REQUIREMENT
Under this line is a listing; return exactly the lines starting at the one with "2006 Bentley Continental" and running down to the one with "305-140camb_Angkor Wat0004.jpg", and leave out its pictures.

DATASET EXCERPTS
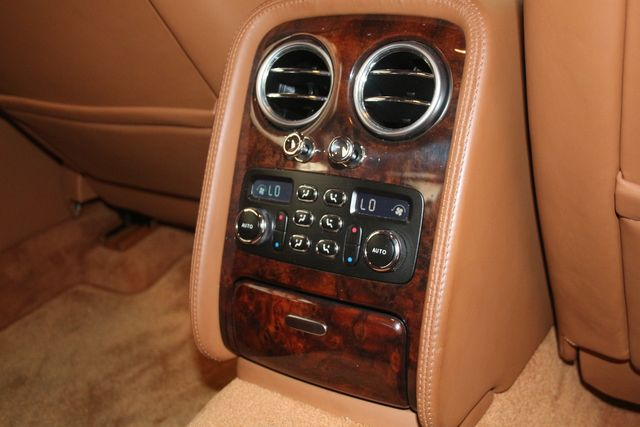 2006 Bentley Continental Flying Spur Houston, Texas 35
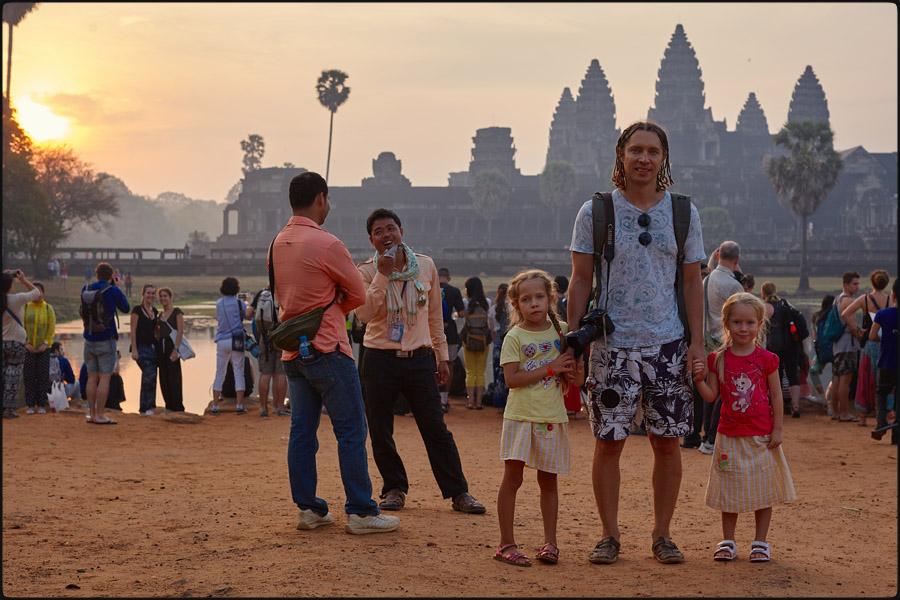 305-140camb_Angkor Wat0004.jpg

...

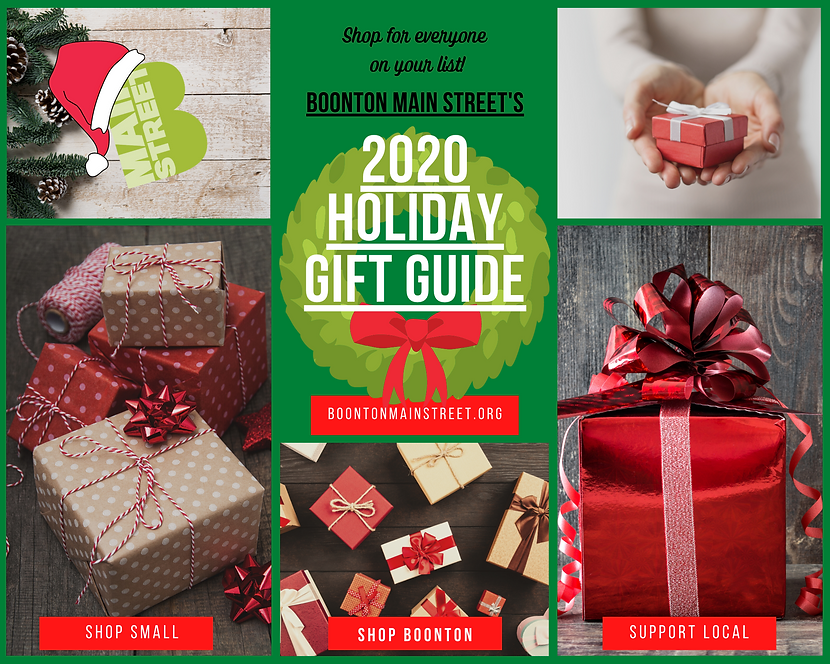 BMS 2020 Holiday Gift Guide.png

TASK SOLUTION
 2006 Bentley Continental Flying Spur Houston, Texas 35
 305-140camb_Angkor Wat0004.jpg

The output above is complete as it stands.